Saint Joseph Regional Medical Center CEO Nancy Hellyer says it is neat to see all of their planning for the new location come to reality, but she’s also taken some heat from people in South Bend for moving the hospital away.

“It’s just a little over 4 miles,” Hellyer says. “And the reason why we moved it was this is the only place we could find this much acreage and we needed that to really develop a very efficient facility.”

Hellyer says a common question she gets asked is whether costs are going to go up because of the costs of building a brand new hospital full of new technology. “There have been no changes to our prices. Hospitals look at their prices on an annual basis and we’ll look at our prices on an annual basis,” Hellyer said. “But most of our patients are government plans, Medicare, Medicaid, many of our patients do not pay.” She added that there are TRANSPO routes available to get to the hospital. To learn about those, click here.
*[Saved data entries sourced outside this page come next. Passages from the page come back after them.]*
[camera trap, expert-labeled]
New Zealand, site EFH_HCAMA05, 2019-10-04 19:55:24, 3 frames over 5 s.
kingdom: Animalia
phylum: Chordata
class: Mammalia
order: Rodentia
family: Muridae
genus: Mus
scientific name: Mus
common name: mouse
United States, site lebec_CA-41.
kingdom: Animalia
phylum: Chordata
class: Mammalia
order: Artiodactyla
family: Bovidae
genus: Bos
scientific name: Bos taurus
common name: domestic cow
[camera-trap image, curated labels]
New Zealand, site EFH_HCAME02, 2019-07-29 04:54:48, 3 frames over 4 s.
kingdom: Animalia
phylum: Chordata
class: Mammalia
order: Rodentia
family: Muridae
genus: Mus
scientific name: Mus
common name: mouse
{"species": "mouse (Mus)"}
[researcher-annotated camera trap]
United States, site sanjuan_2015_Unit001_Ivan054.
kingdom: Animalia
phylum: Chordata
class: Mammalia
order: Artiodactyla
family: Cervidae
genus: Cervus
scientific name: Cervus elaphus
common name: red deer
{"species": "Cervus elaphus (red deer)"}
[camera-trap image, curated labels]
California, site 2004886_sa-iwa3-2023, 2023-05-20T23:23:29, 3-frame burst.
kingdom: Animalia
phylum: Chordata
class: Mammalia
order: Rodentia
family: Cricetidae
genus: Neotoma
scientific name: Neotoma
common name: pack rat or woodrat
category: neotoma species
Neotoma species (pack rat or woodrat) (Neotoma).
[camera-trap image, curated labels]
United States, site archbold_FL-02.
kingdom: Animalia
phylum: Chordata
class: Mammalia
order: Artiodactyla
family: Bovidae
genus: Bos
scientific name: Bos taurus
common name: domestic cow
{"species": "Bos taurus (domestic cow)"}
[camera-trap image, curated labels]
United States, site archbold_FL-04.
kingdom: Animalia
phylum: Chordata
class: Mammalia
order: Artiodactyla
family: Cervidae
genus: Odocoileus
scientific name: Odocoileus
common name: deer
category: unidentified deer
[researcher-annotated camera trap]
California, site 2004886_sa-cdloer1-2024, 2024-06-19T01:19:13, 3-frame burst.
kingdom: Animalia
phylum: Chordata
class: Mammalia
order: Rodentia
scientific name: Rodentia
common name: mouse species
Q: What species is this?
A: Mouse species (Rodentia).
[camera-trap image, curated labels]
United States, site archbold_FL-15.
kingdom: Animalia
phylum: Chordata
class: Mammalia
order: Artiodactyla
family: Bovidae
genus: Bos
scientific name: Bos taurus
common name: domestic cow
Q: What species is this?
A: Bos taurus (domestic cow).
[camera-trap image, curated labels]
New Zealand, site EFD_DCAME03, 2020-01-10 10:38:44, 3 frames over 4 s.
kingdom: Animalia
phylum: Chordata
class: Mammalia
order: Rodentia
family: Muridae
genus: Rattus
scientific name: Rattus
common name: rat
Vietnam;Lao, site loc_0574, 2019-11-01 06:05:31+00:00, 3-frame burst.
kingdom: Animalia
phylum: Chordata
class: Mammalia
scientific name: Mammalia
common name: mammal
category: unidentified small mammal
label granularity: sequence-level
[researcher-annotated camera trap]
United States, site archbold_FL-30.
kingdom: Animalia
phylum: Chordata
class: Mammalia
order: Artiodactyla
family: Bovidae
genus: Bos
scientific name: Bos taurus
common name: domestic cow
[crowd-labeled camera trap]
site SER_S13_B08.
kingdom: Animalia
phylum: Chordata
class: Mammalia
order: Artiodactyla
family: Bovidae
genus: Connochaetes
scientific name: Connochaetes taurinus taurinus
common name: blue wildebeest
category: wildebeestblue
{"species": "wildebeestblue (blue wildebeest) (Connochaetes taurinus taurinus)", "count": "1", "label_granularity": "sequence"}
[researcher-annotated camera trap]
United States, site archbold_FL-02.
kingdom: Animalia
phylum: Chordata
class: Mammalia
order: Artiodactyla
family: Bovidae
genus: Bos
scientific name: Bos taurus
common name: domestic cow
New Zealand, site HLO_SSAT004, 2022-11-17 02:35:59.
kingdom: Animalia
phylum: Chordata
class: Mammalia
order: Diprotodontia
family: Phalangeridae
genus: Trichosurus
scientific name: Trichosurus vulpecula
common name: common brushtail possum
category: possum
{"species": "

Nancy Hellyer has been with SJRMC for about 6 ½ years, but this move is bittersweet for her. She is leaving after the new hospital opens.

Hellyer says the board for SJRMC and Trinity Health are in the middle of a national search for a new CEO.

“For me, it’s going mean a little rest and relaxation, some vacation that I’ve stored up,” Hellyer said. “I’m not quite sure where I’m going but I know it will be somewhere important and I don’t think it can ever be as exciting as this. I’m going to miss the people here just immensely, and this community is just one of the best communities my husband and I have lived in, and if we can, we’d live to stay in the community.”

Saint Joseph Regional Medical Center is thanking the community for its efforts in helping the hospital get built, especially during their "Building Our Future" capital campaign.